Usage

Using Flask-Kadabra is quite simple. After all, the goal is to enable you to record metrics from your Flask application with minimal additional code!

  • Initialize the Kadabra object with your Flask application object.
  • Decorate any of your routes for which you want to record metrics with record_metrics.
  • Optionally, instrument your application code with any additional metrics you want to record with the MetricsCollector object, available as the metrics attribute on the g object. This is shared across your request, is available anywhere within the Flask application context, and is totally threadsafe. Note that you don’t need to record request timing nor 400/500 errors; these will be automatically included for each request.

When you run your Flask app, you’ll run a local Redis server along with the Kadabra agent side-by-side with your app, which will enable you to publish your metrics with no impact to your application’s performance, whatever its scale. For more information on deployment, check out Deploying Your Stack.

Initialization

You can initialize the Kadabra object directly:

from flask import Flask
from flask_kadabra import Kadabra

app = Flask()
kadabra = Kadabra(app)

Or, you can defer the installation if you are utilizing the flask:patterns/appfactories pattern, using the init_app() method:

from flask import Flask
from flask_kadabra import Kadabra

kadabra = Kadabra()

def create_app():
    app = Flask()
    kadabra.init_app(app)

You can configure the underlying Kadabra client API by passing a dictionary as the second argument to the Kadabra constructor:

config = {
    'CLIENT_CHANNEL_ARGS': {
        'port': 6500
    }
}

app = Flask()
kadabra(app, config)

For more information about how to configure the client API, see Kadabra’s Configuration documentation.

There are also some configuration values you can specify for your Flask application object to change the behavior of the Kadabra object. For more info, check out Configuration.

Enabling Metrics for Your Routes

To record metrics for API requests to one of your routes, simply use the record_metrics decorator:

@api.route('/')
@record_metrics
def index():
    return "Hello, World!"

This will record the request time in milliseconds (as a timer called “RequestTime”), whether the HTTP status code of the response was a server error (as a counter called “Failure” with a value of 0 or 1), and whether the HTTP status code of the response was a client error (as a counter called “ClientError” with a value of 0 or 1). For more information on counters and timers, see Collecting Metrics.

These metrics will be grouped under a “Method” dimension whose value is the name of your view function, as well as any additional dimensions you’ve specified for the CLIENT_DEFAULT_DIMENSIONS key in Kadabra’s configuration (see Configuration).

Additionally, a metrics attribute will be added to Flask’s g object. This exposes the underlying MetricsCollector API which allows you to add counters and timers in your application code. They will be grouped under the same dimensions as the request time, failure, and client error metrics.

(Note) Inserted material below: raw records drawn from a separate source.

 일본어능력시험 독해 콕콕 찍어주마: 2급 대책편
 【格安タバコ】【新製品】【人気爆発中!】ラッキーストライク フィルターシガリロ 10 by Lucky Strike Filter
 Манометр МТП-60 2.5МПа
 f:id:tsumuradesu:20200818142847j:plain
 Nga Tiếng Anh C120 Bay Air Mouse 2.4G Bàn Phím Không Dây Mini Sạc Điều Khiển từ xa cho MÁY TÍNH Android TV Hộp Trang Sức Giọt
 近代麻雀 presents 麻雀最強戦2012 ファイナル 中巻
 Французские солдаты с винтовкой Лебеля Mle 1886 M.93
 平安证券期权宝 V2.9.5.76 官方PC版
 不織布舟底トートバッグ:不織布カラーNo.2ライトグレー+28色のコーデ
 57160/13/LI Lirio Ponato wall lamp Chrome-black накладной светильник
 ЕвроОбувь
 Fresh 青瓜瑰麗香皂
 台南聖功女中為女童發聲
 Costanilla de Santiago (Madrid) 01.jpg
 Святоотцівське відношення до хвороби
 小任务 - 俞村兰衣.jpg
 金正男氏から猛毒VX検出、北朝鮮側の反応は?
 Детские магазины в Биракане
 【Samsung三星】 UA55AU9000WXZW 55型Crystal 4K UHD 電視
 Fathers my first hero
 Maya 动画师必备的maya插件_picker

Instrument Your Code with Additional Metrics

Using g.metrics you can record additional metrics from your application code. For example, if one of your APIs calls an external third-party service you may want to time the call:

start = datetime.datetime.utcnow()
response = requests.get(...) # External call
end = datetime.datetime.utcnow()
g.metrics.set_timer("ExternalCallTime", end - start)

Any metrics you record in the context of a request being executed will be grouped together under the same dimensions, meaning the same “Method” and any other dimensions you set via the CLIENT_DEFAULT_DIMENSIONS configuration key or elsewhere in your application code.

You can control aspects of how your Flask app uses Kadabra via Configuration.